Kitano Gempo, abad del templo Eihei, tenía noventa y dos años de edad cuando murió, en 1933. Se había esforzado durante toda su vida por no tener apego a nada. Cuando contaba veinte años de edad, se hizo mendigo errante y cierta vez conoció a un viajero que fumaba tabaco. Mientras caminaban juntos por un camino de montaña, se detuvieron a descansar bajo un árbol. El viajero ofreció tabaco a Kitano, el cual lo aceptó, pues en aquellos momentos estaba muy hambriento.

–Qué agradable es fumar –comentó.

El otro le regaló una de sus pipas y tabaco, y los dos se separaron.

«Unas cosas tan agradables deben trastornar la meditación», pensó Kitano. «Debo parar ahora, antes de que esto vaya demasiado lejos.» Así pues, tiró los útiles de fumar.

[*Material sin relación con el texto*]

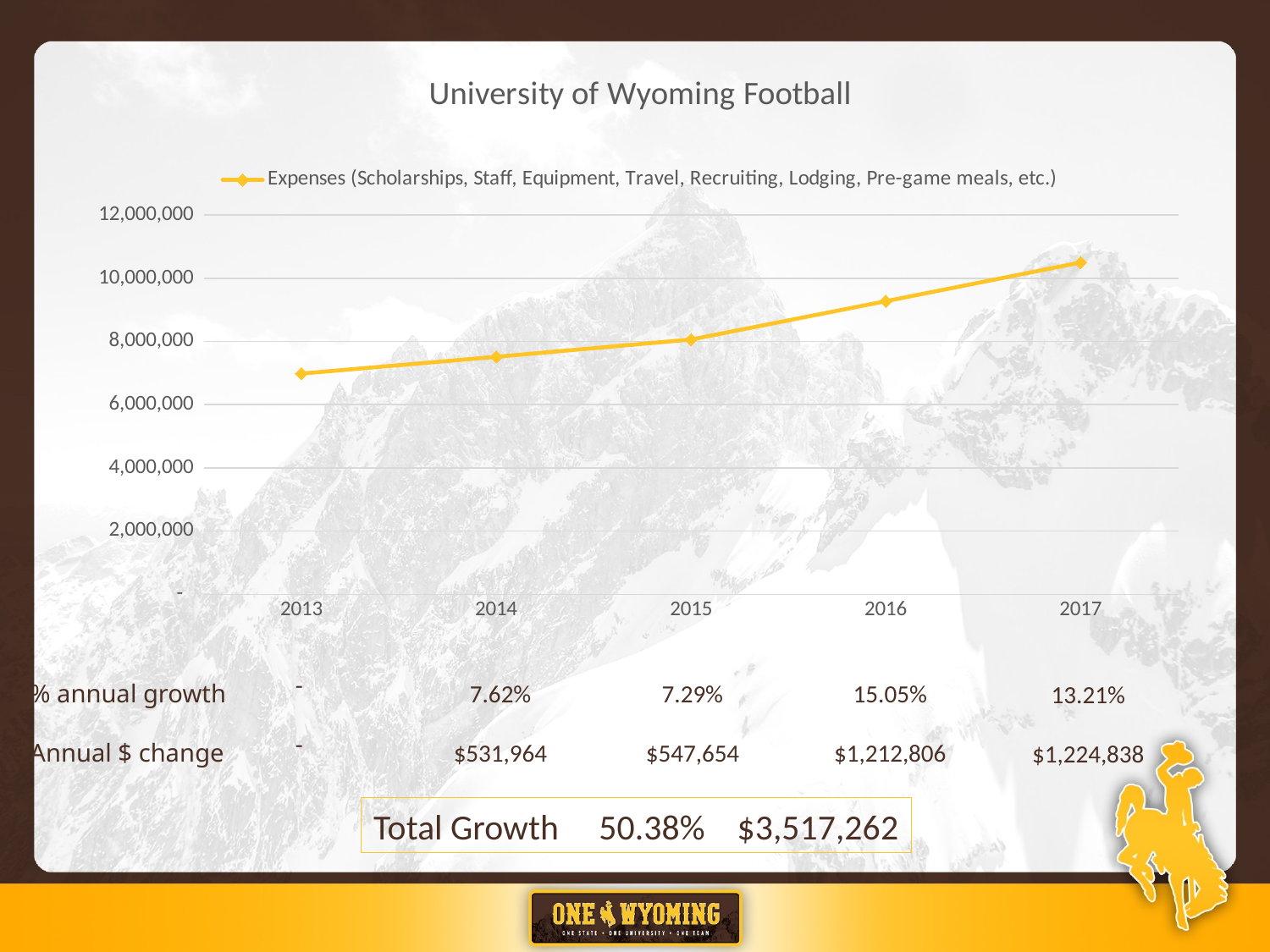
Is the expenses value for 2014 greater or less than 6,000,000? greater How many years are plotted on the x axis of the chart? 5 Which year has the highest expenses value on the chart? 2017 Is the expenses value for 2017 greater or less than 10,000,000? greater Is the expenses value for 2013 greater or less than 8,000,000? less How many series does the chart's legend list? 1 Do the expenses rise or fall from 2013 to 2017? rise What is the % annual growth shown for 2016? 15.05% What kind of chart is shown on the slide? line chart What is the Annual $ change shown for 2014? $531,964 Which year has the lowest expenses value on the chart? 2013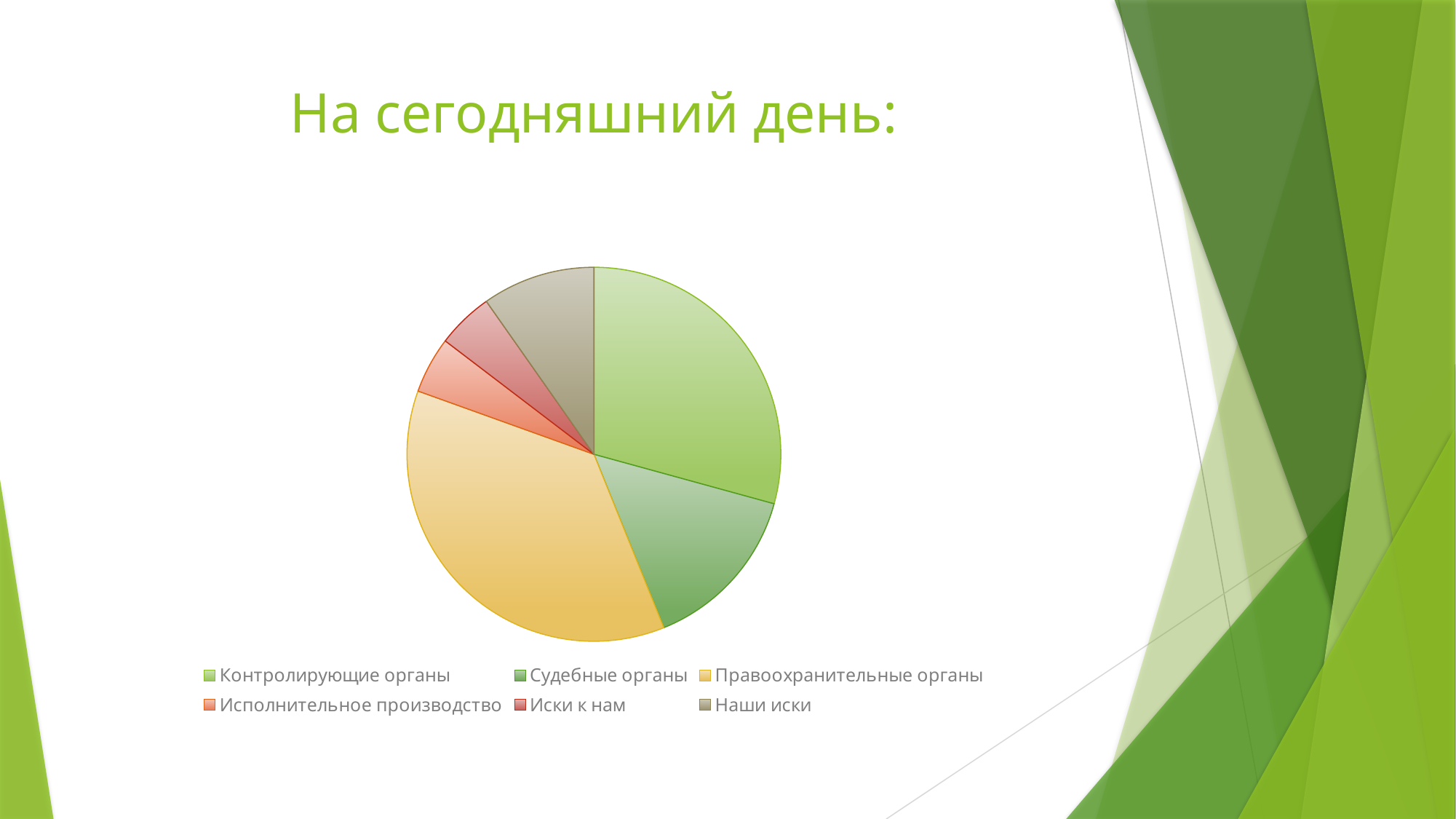
Which slice is larger: Контролирующие органы or Судебные органы? Контролирующие органы How many categories (slices) does the pie chart have? 6 What colour is the slice for Правоохранительные органы in the pie chart? yellow Which slice is larger: Наши иски or Иски к нам? Наши иски What kind of chart is shown on the slide? pie chart What is the title of the slide containing the pie chart? На сегодняшний день: How many entries does the legend of the pie chart list? 6 Which category has the largest slice of the pie chart? Правоохранительные органы Which slice is larger: Правоохранительные органы or Контролирующие органы? Правоохранительные органы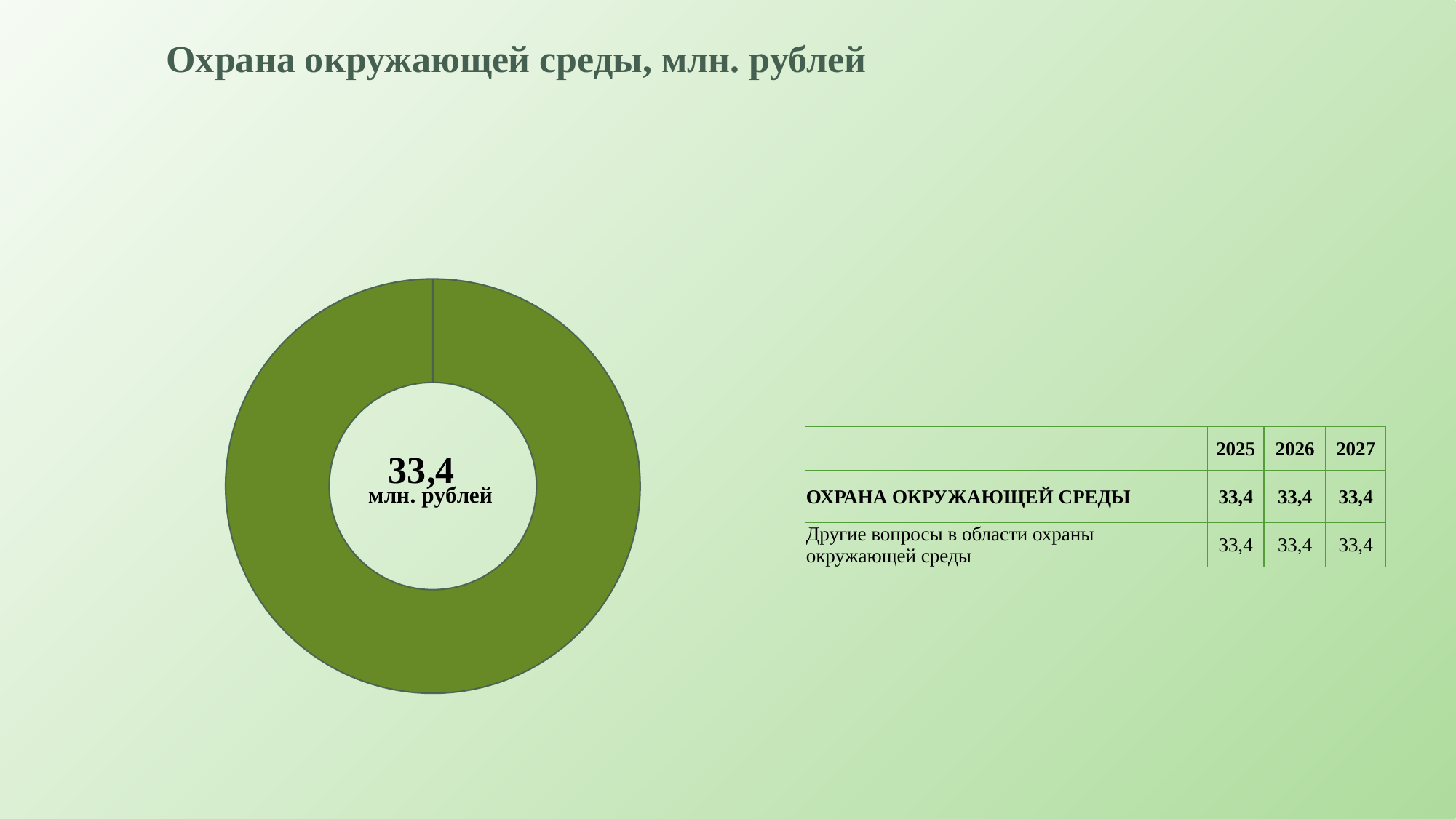
Is the value shown in the centre of the doughnut chart greater or less than 40? less How many slices does the doughnut chart have? 1 What kind of chart is shown on the slide? doughnut chart What value is printed in the centre of the doughnut chart? 33,4 What unit is printed under the value in the centre of the doughnut chart? млн. рублей Is the value shown in the centre of the doughnut chart greater or less than 30? greater What colour is the slice of the doughnut chart? green What share of the doughnut chart does the single slice take up? 100%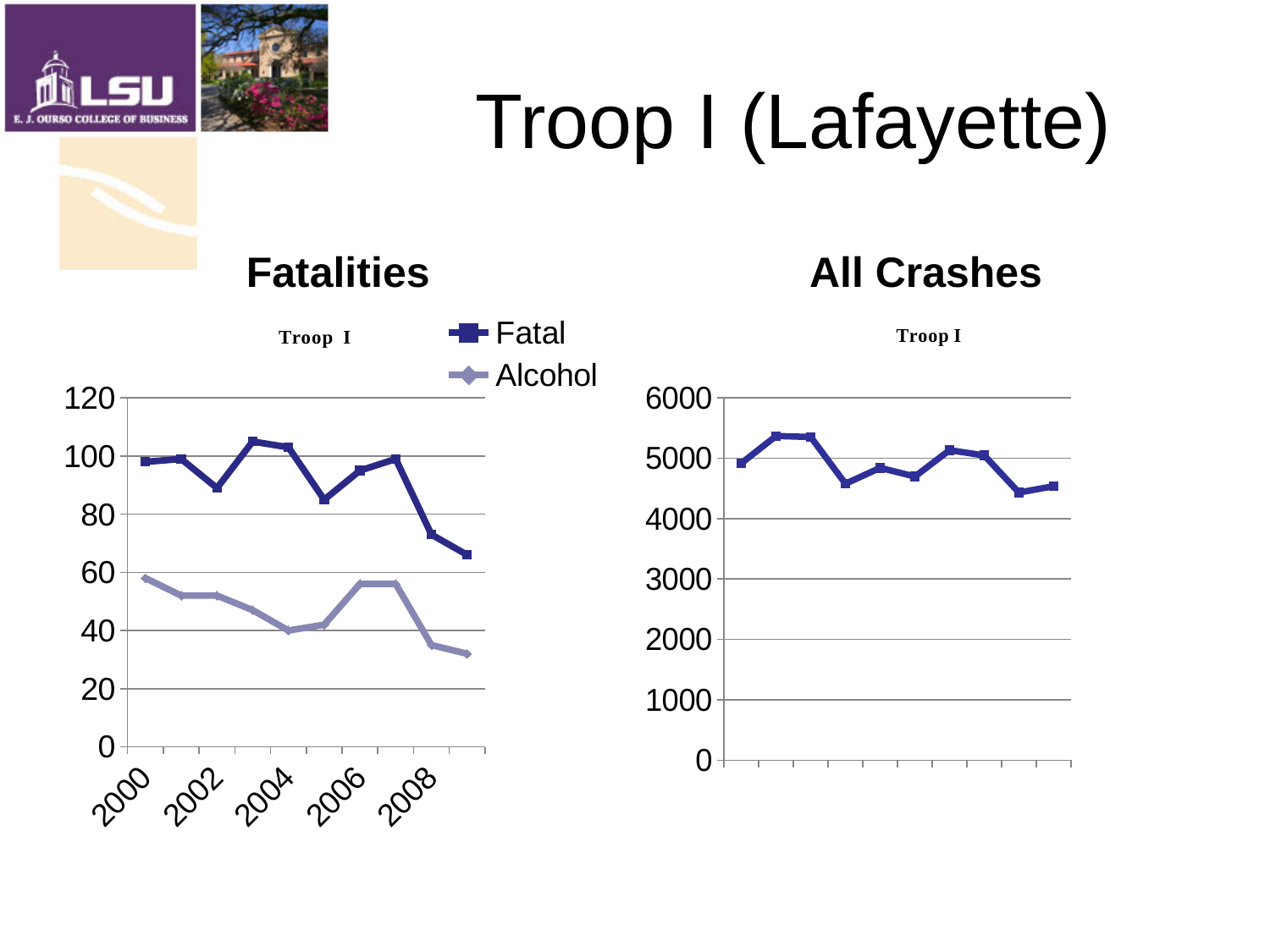
On the Fatalities chart, is the Alcohol value for 2000 greater or less than 40? greater On the Fatalities chart, is the Alcohol value for 2008 greater or less than 40? less On the Fatalities chart, what are the two series named in the legend? Fatal and Alcohol On the Fatalities chart, which series has the higher value in 2004, Fatal or Alcohol? Fatal On the Fatalities chart, is the Fatal value for 2009 greater or less than 80? less On the Fatalities chart, how many data points does the Fatal line have? 10 On the Fatalities chart, what kind of chart is used? line chart On the Fatalities chart, in which year is the Fatal value lowest? 2009 On the Fatalities chart, how many series does the legend list? 2 On the Fatalities chart, does the Fatal line rise or fall from 2007 to 2009? fall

Cuando tenía veintitrés años estudió el I-King, la doctrina más profunda del universo. Era invierno y necesitaba algunas prendas de abrigo. Escribió a su maestro, que vivía a más de ciento ochenta kilómetros de distancia, contándole su necesidad, y dio la carta a un viajero para que la entregara. Transcurrió casi todo el invierno sin que llegaran ni la respuesta ni ropas nuevas. Así pues, Kitano recurrió a la presciencia del I-King, el cual también enseña el arte de la adivinación, para determinar si su carta se había extraviado. Descubrió que así había sido. Una carta posterior de su maestro no hacía ninguna mención a ropas.

«Si llevo a cabo unas determinaciones tan precisas con el I-King es posible que descuide la meditación», se dijo Kitano. En consecuencia, abandonó esa enseñanza maravillosa y jamás recurrió de nuevo a sus poderes.

Cuando tenía veintiocho años estudió caligrafía y poesía china. Llegó a ser tan hábil en esas artes que su maestro le alabó. Kitano reflexionó: «Si no me detengo ahora, seré poeta, no un maestro de zen», y no volvió a escribir jamás otro poema.